§ **Task**
Copy out only those lines running from the line with "How distant is" to the end of the listing, keeping each one exactly as it is.

§ **Records for the exercise**
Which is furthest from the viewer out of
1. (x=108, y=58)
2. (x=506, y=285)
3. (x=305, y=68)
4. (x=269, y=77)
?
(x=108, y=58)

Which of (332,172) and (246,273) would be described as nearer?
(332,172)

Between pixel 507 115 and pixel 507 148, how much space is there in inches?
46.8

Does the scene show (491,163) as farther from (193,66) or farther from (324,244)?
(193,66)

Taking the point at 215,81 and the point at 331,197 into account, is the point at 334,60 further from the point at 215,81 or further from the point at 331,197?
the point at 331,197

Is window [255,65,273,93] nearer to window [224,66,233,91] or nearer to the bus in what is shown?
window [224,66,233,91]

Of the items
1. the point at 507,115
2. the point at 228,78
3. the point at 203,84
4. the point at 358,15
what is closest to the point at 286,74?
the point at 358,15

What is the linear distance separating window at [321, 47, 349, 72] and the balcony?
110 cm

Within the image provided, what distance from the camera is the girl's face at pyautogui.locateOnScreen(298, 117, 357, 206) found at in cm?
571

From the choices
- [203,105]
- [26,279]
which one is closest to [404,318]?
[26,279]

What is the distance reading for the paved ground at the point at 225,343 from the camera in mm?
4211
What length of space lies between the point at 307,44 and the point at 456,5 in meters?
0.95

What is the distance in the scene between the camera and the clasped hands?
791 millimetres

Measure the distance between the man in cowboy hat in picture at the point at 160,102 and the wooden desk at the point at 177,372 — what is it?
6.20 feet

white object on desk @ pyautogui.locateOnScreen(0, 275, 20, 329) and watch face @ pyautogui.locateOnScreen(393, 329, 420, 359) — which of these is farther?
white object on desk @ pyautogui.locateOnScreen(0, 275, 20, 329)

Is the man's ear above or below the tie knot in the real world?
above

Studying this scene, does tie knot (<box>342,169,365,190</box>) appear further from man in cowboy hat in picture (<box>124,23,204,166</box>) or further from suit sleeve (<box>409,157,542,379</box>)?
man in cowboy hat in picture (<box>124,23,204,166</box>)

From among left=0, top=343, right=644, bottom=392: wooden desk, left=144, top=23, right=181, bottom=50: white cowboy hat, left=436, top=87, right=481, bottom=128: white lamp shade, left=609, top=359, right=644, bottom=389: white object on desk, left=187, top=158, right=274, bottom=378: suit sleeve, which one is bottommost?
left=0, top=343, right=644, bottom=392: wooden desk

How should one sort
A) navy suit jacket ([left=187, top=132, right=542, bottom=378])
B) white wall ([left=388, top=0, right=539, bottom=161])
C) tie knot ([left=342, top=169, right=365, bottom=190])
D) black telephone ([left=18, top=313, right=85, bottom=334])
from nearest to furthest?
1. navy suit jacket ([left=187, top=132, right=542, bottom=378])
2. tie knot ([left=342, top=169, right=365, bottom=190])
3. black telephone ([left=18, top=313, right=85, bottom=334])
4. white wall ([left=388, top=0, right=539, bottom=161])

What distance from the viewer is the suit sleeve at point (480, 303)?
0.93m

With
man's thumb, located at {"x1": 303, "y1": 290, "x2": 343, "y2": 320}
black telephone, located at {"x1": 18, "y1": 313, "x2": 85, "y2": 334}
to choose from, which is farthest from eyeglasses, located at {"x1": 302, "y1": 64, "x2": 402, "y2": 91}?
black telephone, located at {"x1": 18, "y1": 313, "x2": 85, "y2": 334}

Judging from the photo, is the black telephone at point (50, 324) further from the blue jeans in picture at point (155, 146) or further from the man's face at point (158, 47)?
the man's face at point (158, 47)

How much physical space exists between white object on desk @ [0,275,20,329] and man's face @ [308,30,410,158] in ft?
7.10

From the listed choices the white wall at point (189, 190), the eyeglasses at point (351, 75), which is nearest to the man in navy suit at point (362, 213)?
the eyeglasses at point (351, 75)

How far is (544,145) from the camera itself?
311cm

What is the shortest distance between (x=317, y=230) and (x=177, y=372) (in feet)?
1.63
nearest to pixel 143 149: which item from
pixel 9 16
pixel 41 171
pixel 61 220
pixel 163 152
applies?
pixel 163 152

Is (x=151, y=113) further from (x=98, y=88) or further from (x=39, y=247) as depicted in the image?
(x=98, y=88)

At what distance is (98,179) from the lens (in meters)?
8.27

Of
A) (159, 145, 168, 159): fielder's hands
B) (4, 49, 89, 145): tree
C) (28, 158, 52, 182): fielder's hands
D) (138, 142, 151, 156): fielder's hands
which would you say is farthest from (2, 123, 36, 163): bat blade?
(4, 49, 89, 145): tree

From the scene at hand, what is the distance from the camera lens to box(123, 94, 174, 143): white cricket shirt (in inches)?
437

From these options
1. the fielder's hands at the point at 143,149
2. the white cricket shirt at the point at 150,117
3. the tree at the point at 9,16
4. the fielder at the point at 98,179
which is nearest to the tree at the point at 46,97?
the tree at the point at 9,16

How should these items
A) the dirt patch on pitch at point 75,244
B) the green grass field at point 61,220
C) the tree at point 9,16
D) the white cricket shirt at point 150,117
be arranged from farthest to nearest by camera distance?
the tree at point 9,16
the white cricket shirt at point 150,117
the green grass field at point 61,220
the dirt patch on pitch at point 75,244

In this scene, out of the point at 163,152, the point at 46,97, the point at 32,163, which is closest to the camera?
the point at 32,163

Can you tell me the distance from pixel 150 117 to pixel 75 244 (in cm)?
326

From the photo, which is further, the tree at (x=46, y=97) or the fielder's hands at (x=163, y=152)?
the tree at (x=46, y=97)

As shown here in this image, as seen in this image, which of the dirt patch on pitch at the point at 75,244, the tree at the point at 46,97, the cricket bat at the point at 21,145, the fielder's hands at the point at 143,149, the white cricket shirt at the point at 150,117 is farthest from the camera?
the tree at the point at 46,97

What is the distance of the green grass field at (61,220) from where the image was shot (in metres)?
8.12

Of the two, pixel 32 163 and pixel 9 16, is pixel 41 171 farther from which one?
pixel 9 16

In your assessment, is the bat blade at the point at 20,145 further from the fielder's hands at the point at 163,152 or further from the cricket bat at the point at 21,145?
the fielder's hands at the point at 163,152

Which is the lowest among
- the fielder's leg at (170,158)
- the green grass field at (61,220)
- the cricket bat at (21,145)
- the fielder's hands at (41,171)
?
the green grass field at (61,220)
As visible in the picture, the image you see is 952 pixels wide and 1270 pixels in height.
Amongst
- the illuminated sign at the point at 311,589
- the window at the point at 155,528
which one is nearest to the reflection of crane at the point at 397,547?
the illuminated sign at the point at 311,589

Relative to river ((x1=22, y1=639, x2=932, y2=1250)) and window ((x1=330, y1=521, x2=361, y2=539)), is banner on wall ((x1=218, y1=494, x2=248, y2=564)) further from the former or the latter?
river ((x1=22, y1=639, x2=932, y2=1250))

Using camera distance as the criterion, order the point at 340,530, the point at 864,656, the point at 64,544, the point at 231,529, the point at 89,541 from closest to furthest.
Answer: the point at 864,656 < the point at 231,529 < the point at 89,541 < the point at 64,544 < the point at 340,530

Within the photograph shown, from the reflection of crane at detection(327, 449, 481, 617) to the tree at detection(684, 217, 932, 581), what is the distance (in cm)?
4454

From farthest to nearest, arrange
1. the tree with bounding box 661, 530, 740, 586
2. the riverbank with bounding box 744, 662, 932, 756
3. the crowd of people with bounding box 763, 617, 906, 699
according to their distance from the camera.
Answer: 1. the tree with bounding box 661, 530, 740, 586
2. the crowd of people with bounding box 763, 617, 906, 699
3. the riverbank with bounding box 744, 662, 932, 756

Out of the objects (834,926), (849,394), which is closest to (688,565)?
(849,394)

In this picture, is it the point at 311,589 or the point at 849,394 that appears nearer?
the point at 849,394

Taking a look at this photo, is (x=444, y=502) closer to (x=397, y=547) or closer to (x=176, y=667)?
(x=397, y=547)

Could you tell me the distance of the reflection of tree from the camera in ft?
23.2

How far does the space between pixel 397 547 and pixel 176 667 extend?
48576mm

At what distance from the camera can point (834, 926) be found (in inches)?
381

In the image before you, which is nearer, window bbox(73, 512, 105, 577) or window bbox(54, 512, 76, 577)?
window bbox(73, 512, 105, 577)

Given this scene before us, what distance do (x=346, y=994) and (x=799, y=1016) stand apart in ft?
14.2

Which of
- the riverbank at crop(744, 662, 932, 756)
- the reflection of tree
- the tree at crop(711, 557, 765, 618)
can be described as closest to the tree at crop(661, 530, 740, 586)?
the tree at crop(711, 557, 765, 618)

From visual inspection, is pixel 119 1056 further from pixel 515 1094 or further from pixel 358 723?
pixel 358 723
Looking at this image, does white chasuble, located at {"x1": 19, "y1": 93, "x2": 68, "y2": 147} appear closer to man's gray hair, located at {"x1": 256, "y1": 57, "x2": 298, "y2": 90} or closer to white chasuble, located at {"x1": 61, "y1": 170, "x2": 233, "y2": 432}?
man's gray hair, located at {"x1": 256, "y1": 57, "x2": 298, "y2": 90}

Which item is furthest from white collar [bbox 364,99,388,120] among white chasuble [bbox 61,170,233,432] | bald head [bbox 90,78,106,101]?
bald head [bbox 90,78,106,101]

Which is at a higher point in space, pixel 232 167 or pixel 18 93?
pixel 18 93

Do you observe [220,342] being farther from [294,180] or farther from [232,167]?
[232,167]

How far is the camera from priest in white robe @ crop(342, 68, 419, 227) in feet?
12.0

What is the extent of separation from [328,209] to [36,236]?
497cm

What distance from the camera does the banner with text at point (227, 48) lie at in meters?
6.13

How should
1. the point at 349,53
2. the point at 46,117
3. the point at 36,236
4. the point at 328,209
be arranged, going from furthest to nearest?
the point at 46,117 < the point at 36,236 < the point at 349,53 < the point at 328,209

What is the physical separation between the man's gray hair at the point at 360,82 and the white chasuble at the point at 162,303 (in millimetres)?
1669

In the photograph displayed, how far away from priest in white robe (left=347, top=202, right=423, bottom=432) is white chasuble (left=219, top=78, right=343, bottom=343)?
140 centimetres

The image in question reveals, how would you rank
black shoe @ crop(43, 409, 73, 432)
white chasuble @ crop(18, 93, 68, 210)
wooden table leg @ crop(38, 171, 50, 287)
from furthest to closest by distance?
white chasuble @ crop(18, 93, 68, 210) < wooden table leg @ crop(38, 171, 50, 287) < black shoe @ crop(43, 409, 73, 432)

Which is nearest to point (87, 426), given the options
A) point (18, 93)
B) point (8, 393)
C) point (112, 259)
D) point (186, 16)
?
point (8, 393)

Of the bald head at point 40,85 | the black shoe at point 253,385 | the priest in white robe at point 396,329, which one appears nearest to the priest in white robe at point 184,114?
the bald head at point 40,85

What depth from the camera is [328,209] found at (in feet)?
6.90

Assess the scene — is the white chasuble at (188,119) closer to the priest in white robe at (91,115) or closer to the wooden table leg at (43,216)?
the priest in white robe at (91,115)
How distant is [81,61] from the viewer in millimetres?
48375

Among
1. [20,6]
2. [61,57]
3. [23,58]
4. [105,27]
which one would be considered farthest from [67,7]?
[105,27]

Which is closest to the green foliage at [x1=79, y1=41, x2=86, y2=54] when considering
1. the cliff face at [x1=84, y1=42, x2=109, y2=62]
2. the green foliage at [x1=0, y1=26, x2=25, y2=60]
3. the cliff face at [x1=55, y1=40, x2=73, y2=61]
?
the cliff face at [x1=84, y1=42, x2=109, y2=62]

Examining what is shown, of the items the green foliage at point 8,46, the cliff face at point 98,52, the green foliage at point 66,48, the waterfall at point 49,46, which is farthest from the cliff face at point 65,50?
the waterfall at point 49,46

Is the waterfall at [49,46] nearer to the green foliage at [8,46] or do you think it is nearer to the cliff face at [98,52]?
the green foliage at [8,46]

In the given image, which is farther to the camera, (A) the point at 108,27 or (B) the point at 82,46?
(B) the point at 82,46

§ **Response**
How distant is [81,61] from the viewer in millimetres?
48375

Among
1. [20,6]
2. [61,57]
3. [23,58]
4. [105,27]
which one would be considered farthest from [67,7]?
[105,27]

Which is closest to the green foliage at [x1=79, y1=41, x2=86, y2=54] when considering
1. the cliff face at [x1=84, y1=42, x2=109, y2=62]
2. the green foliage at [x1=0, y1=26, x2=25, y2=60]
3. the cliff face at [x1=55, y1=40, x2=73, y2=61]
?
the cliff face at [x1=84, y1=42, x2=109, y2=62]

Examining what is shown, of the items the green foliage at point 8,46, the cliff face at point 98,52, the green foliage at point 66,48, the waterfall at point 49,46, which is farthest from the cliff face at point 65,50?
the waterfall at point 49,46

Is the waterfall at [49,46] nearer to the green foliage at [8,46] or do you think it is nearer to the cliff face at [98,52]?
the green foliage at [8,46]

In the given image, which is farther to the camera, (A) the point at 108,27 or (B) the point at 82,46?
(B) the point at 82,46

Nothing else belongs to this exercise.